Given data
=== Begin Enclosure ===
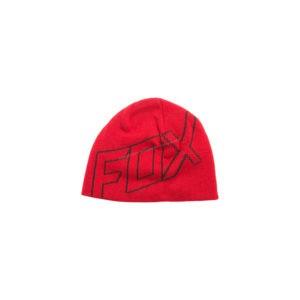 Fox Ride Beanie Red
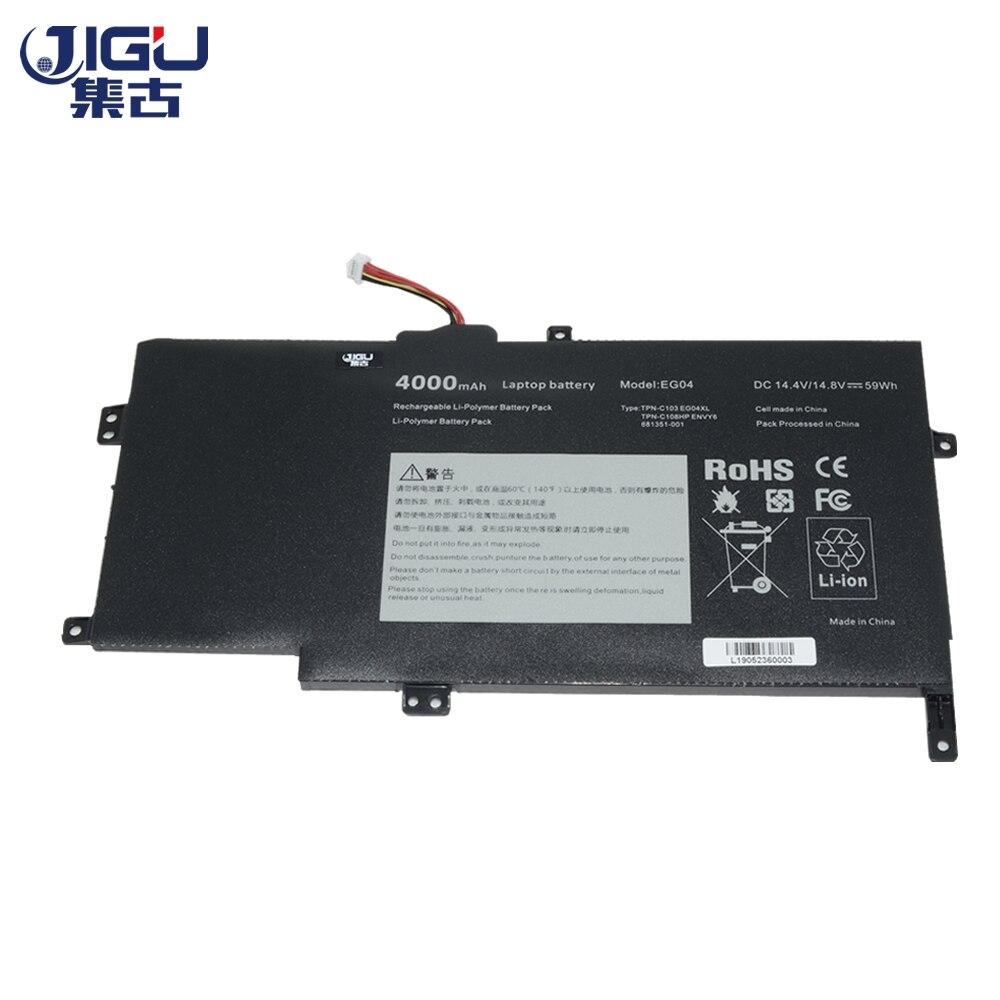 JIGU 4 Células Laptop Bateria EG04 EG04XL EGO4XL HSTNN-DB3T HSTNN-IB3T TPN-C103 6 TPN-C108 Para HP Envy Série Envy Sleekbook 6
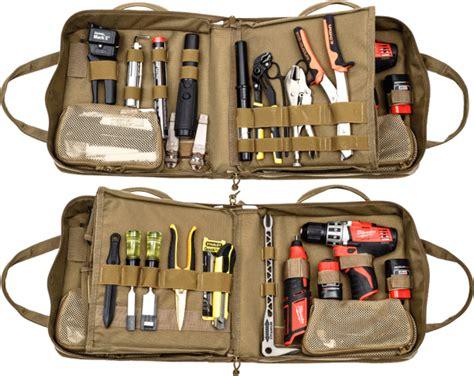 eod tool manual access eod tool kit tactical electronics
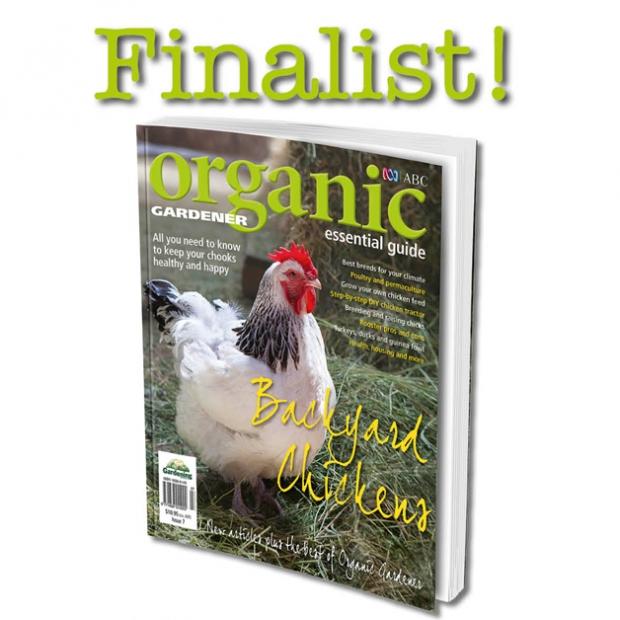 backyard chickens recognized by peers organic gardener magazine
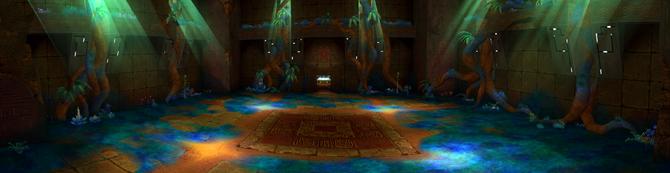 Sealed Chamber Panorama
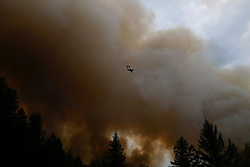 September 12, 2015 - Lake County, California, Cal Fire Spotter aircraft orbiting around Hoberg's Resort area, as the Valley Fire continues spreading into the Boggs Mountain State Forest. (Kim Ringeisen / Polaris)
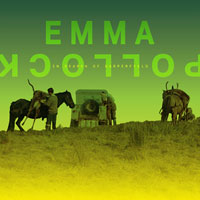 The Top 50 Albums of 2016: 50. Emma Pollock - In Search of Harperfield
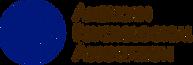 American_Psychological_Association_logo_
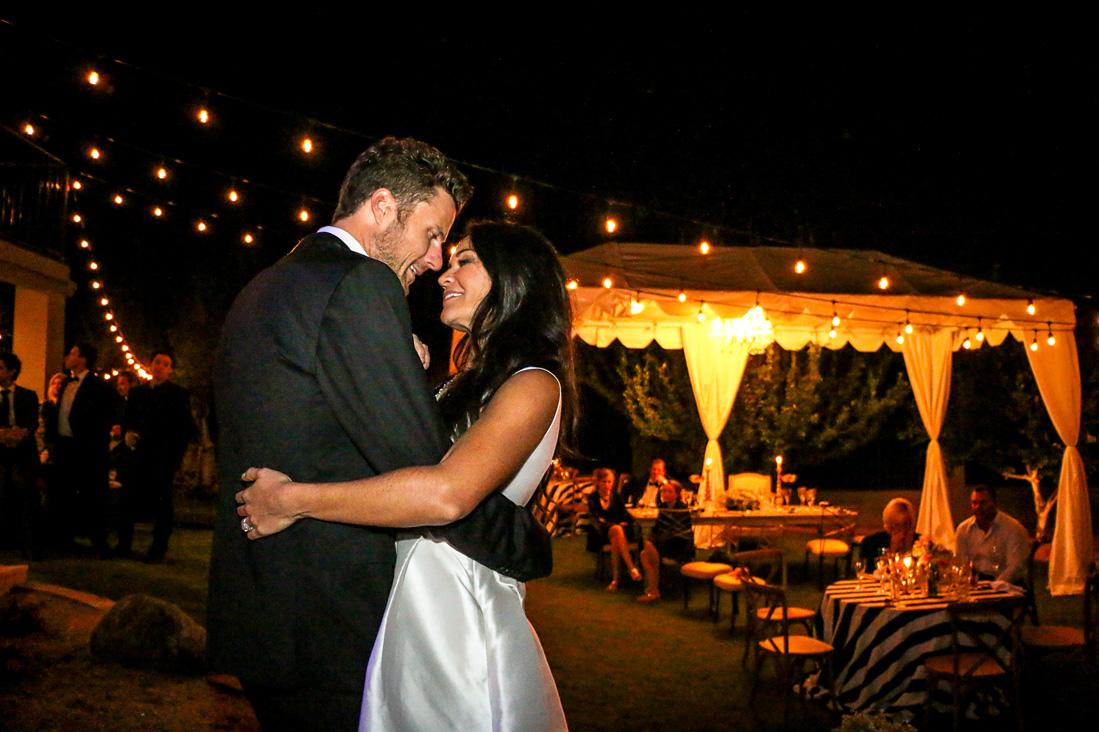 bacyard tented wedding.jpg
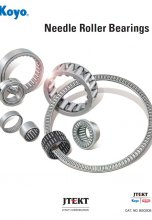 KOYO NEEDLE ROLLER BEARINGS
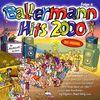 Ballermann Hits 2000, Folge 6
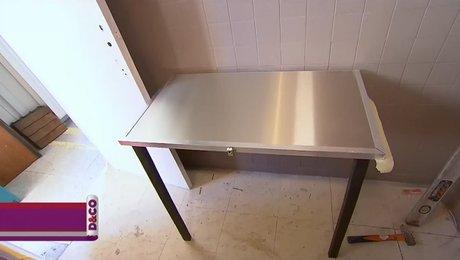 Creer Une Table Murale Rabattable Et Pliante Minutefacile Com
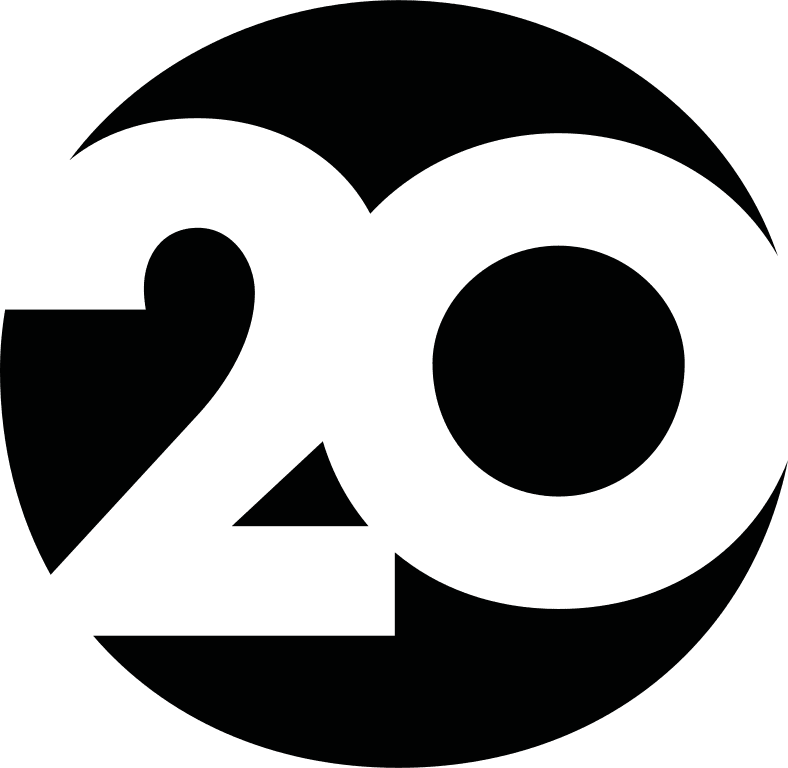 logo Canale 20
=== End Enclosure ===
Description of the task
Your reply should be the lines of the records from the start through the line with "Sealed Chamber Panorama", copied word for word, pictures omitted.

Result for this task
 Fox Ride Beanie Red
 JIGU 4 Células Laptop Bateria EG04 EG04XL EGO4XL HSTNN-DB3T HSTNN-IB3T TPN-C103 6 TPN-C108 Para HP Envy Série Envy Sleekbook 6
 eod tool manual access eod tool kit tactical electronics
 backyard chickens recognized by peers organic gardener magazine
 Sealed Chamber Panorama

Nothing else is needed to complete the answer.